→ **Requirement 1**: Retype the passage on pulse oximetry and sleep apnea from "But it isn’t." up to and including "or home polysomnography.".
→ **Requirement 2**:
Answer these questions using the passage on pulse oximetry and sleep apnea.
(a) When sleep apnea is suspected, what is the patient encouraged to undergo, and where?
(b) In which journal and month and year did the analysis by Netzer et al appear?
(c) What three sources of limitations does the report name for pulse oximetry?

→ **Selected extract**:
--------------------------------------------------

Being that sleep apnea causes sustained low oxygen levels (desaturation) all night long, you’d think that a finger pulse oximeter alone would be a standard way to detect sleep apnea.
But it isn’t. When sleep apnea is suspected, the patient is encouraged to undergo a “sleep study” (polysomnography) at a lab.
The alternative is a home sleep study that entails a lot more than just a gadget on one’s finger.
According to a comprehensive analysis (Netzer et al, Chest, August 2001) of medical literature about pulse oximetry and sleep disordered breathing, “Overnight pulse oximetry is a very useful tool for the diagnosis of sleep-disordered breathing.”
In fact, oximetry data is always part of the sleep studies at labs or home polysomnography.
“As a screening tool for the diagnosis of OSA,” continues the paper’s conclusion, “pulse oximetry is cost-effective and shows substantial accuracy.”
However, the paper also points out that pulse oximetry has limitations. “Limitations result from problems with blood flow, hemoglobin, or a lack of change in oxygen saturation,” says the report.

--------------------------------------------------

→ **Provided data**:
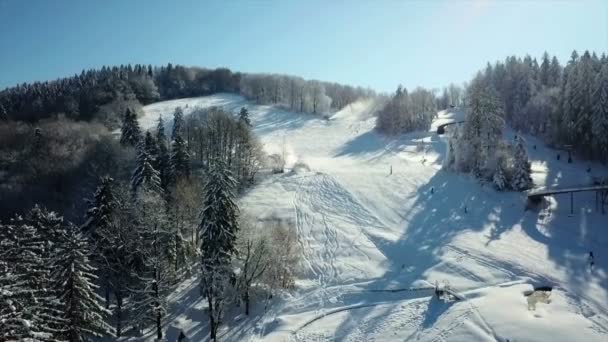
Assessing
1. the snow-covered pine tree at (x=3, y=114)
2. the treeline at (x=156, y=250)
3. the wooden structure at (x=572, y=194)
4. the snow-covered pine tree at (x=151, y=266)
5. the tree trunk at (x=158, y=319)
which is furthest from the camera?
the snow-covered pine tree at (x=3, y=114)

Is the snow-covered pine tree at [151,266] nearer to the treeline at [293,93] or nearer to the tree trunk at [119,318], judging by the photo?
the tree trunk at [119,318]

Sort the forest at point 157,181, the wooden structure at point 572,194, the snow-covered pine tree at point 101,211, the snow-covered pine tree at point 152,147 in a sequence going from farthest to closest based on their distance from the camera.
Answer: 1. the snow-covered pine tree at point 152,147
2. the wooden structure at point 572,194
3. the snow-covered pine tree at point 101,211
4. the forest at point 157,181

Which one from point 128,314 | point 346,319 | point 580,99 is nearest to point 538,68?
point 580,99

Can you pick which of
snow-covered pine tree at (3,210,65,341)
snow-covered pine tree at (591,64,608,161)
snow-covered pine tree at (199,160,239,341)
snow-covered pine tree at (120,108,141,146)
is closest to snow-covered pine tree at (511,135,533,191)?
snow-covered pine tree at (591,64,608,161)

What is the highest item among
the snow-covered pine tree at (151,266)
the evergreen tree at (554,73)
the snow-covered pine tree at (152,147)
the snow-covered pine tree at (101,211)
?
the evergreen tree at (554,73)

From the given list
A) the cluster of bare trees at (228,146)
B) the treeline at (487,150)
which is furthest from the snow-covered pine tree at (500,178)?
the cluster of bare trees at (228,146)

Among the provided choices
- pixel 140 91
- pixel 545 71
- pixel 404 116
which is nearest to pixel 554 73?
pixel 545 71

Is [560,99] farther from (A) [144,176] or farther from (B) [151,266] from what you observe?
(B) [151,266]

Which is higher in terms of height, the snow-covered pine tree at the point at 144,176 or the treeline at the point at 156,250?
the snow-covered pine tree at the point at 144,176
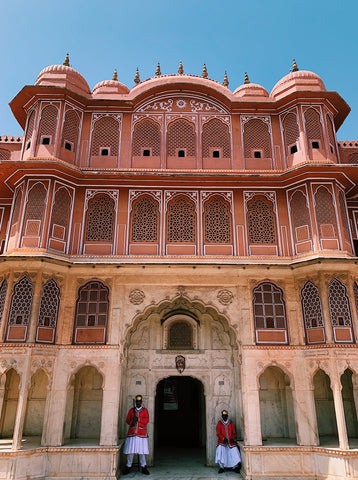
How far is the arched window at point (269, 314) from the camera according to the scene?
1088 cm

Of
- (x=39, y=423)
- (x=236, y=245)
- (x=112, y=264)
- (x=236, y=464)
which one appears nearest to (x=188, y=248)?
(x=236, y=245)

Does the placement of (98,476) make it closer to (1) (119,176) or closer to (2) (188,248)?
(2) (188,248)

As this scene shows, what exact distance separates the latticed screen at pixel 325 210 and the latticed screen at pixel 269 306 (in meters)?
2.33

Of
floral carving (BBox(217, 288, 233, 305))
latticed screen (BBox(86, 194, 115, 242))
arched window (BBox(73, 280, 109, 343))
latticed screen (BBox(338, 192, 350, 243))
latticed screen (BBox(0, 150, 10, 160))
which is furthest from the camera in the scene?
latticed screen (BBox(0, 150, 10, 160))

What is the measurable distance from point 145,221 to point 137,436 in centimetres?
626

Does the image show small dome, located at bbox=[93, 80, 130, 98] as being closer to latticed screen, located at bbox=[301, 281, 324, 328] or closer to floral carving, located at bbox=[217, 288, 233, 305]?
floral carving, located at bbox=[217, 288, 233, 305]

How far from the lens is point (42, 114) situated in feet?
41.4

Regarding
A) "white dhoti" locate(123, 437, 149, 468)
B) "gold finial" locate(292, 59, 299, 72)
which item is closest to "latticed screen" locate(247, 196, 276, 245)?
"gold finial" locate(292, 59, 299, 72)

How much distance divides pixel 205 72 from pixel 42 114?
661 centimetres

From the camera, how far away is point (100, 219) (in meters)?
12.1

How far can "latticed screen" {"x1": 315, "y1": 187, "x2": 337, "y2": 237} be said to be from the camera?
11320 millimetres

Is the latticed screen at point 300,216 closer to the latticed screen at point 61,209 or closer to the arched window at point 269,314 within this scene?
the arched window at point 269,314

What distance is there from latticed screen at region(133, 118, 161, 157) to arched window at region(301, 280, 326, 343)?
21.7 ft

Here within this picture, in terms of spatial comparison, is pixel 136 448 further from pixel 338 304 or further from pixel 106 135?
pixel 106 135
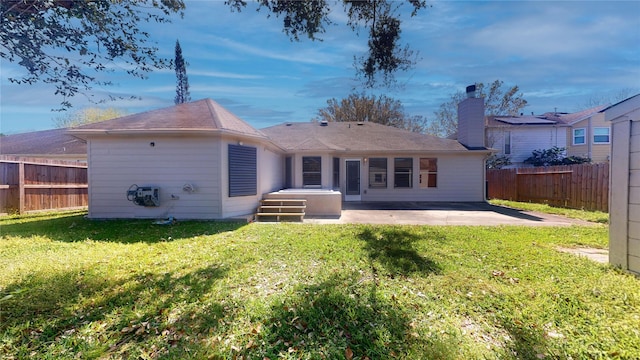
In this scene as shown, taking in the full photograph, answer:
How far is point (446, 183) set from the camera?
1385 cm

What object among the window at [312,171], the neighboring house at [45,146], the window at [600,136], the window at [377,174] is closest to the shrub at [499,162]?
the window at [600,136]

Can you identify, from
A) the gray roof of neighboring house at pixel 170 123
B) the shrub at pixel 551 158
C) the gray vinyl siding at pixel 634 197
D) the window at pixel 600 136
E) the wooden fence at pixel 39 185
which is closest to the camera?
the gray vinyl siding at pixel 634 197

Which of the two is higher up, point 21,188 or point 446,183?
point 446,183

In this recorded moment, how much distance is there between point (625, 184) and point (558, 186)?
9747mm

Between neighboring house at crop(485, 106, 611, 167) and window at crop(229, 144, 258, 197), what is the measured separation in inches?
736

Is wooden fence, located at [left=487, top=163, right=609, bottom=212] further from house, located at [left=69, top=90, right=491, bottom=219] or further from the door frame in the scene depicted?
house, located at [left=69, top=90, right=491, bottom=219]

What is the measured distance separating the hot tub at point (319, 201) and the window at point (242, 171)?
3.49 ft

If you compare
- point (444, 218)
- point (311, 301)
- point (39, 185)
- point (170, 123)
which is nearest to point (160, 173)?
point (170, 123)

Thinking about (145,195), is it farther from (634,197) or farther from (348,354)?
(634,197)

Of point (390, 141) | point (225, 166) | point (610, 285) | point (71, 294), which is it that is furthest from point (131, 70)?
point (390, 141)

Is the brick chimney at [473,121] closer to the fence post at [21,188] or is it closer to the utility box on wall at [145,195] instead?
the utility box on wall at [145,195]

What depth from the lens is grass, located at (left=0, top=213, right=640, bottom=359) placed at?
8.35ft

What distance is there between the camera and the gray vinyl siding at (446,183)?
13.7 meters

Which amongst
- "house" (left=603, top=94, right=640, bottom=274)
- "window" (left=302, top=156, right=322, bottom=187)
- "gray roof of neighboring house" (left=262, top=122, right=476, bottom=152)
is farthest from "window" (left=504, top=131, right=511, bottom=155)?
"house" (left=603, top=94, right=640, bottom=274)
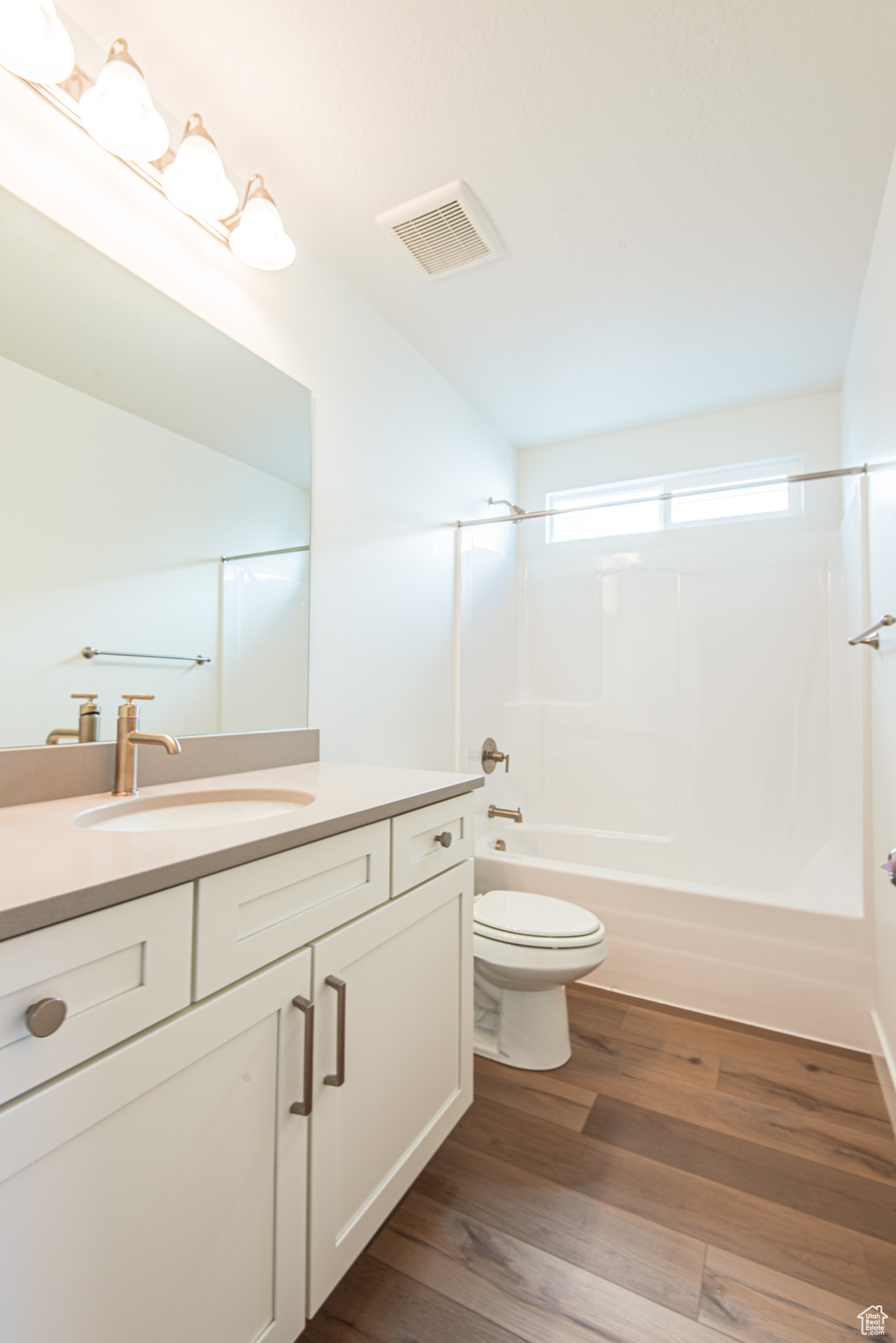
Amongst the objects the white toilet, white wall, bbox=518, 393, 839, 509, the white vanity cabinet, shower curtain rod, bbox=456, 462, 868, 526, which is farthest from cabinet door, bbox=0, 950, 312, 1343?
white wall, bbox=518, 393, 839, 509

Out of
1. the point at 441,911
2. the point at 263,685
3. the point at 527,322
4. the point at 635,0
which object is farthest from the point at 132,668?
the point at 527,322

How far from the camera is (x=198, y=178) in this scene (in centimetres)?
127

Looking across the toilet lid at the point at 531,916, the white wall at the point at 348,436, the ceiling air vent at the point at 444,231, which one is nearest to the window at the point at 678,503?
the white wall at the point at 348,436

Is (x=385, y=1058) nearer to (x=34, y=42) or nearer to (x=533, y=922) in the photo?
(x=533, y=922)

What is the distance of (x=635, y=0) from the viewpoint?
3.80 feet

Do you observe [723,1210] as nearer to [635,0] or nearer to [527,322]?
[635,0]

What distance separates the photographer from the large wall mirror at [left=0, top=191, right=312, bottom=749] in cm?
108

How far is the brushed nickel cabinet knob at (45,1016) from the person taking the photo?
551 mm

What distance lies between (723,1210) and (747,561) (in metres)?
2.24

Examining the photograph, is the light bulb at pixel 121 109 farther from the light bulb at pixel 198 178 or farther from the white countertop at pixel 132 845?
the white countertop at pixel 132 845

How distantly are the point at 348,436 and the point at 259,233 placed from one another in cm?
61

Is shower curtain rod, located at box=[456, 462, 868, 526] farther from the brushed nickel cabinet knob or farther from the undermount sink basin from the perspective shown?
the brushed nickel cabinet knob

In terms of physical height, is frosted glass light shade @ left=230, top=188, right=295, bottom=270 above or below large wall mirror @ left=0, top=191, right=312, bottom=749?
above

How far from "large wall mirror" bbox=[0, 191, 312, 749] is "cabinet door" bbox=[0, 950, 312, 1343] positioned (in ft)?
2.13
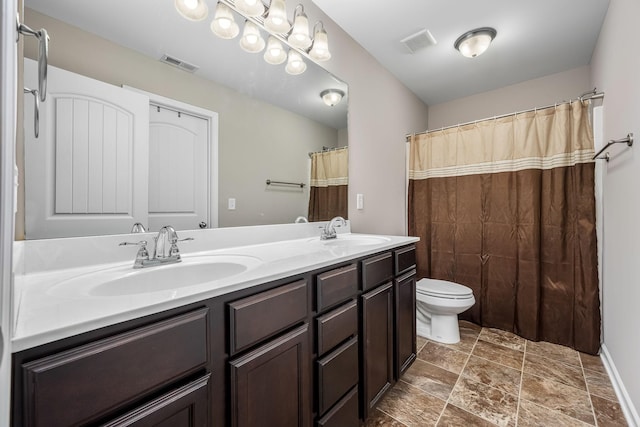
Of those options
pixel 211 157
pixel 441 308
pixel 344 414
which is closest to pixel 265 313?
pixel 344 414

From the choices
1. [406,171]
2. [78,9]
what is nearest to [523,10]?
[406,171]

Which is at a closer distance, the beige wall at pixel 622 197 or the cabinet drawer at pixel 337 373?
the cabinet drawer at pixel 337 373

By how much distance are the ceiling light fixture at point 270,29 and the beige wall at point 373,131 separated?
235 mm

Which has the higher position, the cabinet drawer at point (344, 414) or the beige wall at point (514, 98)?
the beige wall at point (514, 98)

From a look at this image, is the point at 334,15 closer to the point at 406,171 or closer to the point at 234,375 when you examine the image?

--------------------------------------------------

→ **Your solution 1**:
But it isn’t. When sleep apnea is suspected, the patient is encouraged to undergo a “sleep study” (polysomnography) at a lab.
The alternative is a home sleep study that entails a lot more than just a gadget on one’s finger.
According to a comprehensive analysis (Netzer et al, Chest, August 2001) of medical literature about pulse oximetry and sleep disordered breathing, “Overnight pulse oximetry is a very useful tool for the diagnosis of sleep-disordered breathing.”
In fact, oximetry data is always part of the sleep studies at labs or home polysomnography.

→ **Your solution 2**:
(a) A "sleep study" (polysomnography) at a lab.
(b) Chest, August 2001.
(c) Problems with blood flow, hemoglobin, or a lack of change in oxygen saturation.